● Aim a: Select each line in the listing below that contains the string "pixel".

Start of Page

Here is how I understand it (please correct me if I am wrong in the comments):  Michael Mann uses a variety of proxies to reconstruct history  (he actually pre-screens them to only use the ones that will give him the answer he wants, but that is another problem that has been detailed in other posts).  To be able to tell temperature with these proxies (since their original measurements are things like mm of tree ring width, not degrees) they must be scaled based on periods in which the thermometer-measured surface temperature record overlaps the proxy record.

Apparently, when making these calibrations, he used the surface temperature record from 1850-1995, but also did other runs with sub-periods of this, such as 1850-1949 and 1896-1995.  OK so far.  Well, McIntyre believes he has found that when running these correlations, the sign of the correlation factor for a single proxy actually changes.

What does this mean?  Well, lets assume proxy 1 is tree ring width from a particular tree, and a calibration based on 1850-1995 has such-and-such ring width data correlated at x per degree.   This means that an increase in ring width of X implies a temperature increase of one.  But, when calibrating on one of the other periods, the exact same proxy has a calibration of -Y.  This means that an increase in the ring width of Y yields a temperature DECREASE of one.

I had a professor of physics back in undergrad who used to just drive me crazy with his insistence on good error estimations in the lab  (which he was right to emphasize, just proving I was not meant for the lab).  He used to say that if your error range crossed zero, in other words, if your range of possible answers included both positive and negative numbers, then you really did not understand a process.  You don’t understand a relationship, he would say, if you don’t even know the sign.  Well, Mann has gotten over this little problem, I guess, because he is perfectly able to have the same physical process have exactly opposite relationships with temperature depending on what 50 year period he is working with.

End of Page

● Aim b:
Answer these questions about the post on temperature proxies above:
(i) What kind of original measurement does the post give as an example of a proxy not recorded in degrees?
(ii) Which full span of the surface temperature record was used for the calibrations?
(iii) According to the physics professor, what does an error range that crosses zero mean?

Start of Task input

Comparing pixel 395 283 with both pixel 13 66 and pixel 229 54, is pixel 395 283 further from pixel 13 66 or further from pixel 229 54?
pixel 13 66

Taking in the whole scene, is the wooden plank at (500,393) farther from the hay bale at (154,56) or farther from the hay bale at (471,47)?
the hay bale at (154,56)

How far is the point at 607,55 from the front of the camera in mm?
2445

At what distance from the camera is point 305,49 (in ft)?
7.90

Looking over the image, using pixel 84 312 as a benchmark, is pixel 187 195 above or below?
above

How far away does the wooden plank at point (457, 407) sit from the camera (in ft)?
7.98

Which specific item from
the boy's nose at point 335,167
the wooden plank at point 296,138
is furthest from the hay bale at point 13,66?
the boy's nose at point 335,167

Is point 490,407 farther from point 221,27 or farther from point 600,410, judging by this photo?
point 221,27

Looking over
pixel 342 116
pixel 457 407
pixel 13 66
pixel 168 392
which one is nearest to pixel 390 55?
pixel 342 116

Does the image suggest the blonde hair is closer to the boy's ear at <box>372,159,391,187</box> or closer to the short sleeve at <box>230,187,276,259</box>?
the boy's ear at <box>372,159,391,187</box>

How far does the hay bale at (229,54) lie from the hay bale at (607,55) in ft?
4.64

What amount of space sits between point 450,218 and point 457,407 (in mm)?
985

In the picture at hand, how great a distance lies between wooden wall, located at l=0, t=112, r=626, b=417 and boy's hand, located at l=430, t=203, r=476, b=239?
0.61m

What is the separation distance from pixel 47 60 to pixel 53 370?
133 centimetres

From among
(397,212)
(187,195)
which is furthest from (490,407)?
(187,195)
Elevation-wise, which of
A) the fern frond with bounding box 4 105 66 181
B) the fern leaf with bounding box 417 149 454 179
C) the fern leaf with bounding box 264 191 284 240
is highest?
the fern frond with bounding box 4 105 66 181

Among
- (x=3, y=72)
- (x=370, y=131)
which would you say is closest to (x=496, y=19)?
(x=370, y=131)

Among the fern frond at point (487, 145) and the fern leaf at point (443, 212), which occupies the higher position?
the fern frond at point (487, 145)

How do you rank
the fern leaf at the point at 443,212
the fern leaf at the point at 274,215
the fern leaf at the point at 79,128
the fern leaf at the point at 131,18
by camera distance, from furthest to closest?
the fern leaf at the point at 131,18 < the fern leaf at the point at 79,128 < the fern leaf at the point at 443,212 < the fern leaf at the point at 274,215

End of Task input

● Correct answer a:
Comparing pixel 395 283 with both pixel 13 66 and pixel 229 54, is pixel 395 283 further from pixel 13 66 or further from pixel 229 54?
pixel 13 66
Looking over the image, using pixel 84 312 as a benchmark, is pixel 187 195 above or below?
pixel 342 116
pixel 457 407
pixel 13 66
pixel 168 392
which one is nearest to pixel 390 55?
pixel 342 116
What is the separation distance from pixel 47 60 to pixel 53 370?

● Correct answer b:
(i) Millimeters of tree ring width.
(ii) 1850-1995.
(iii) You really did not understand a process.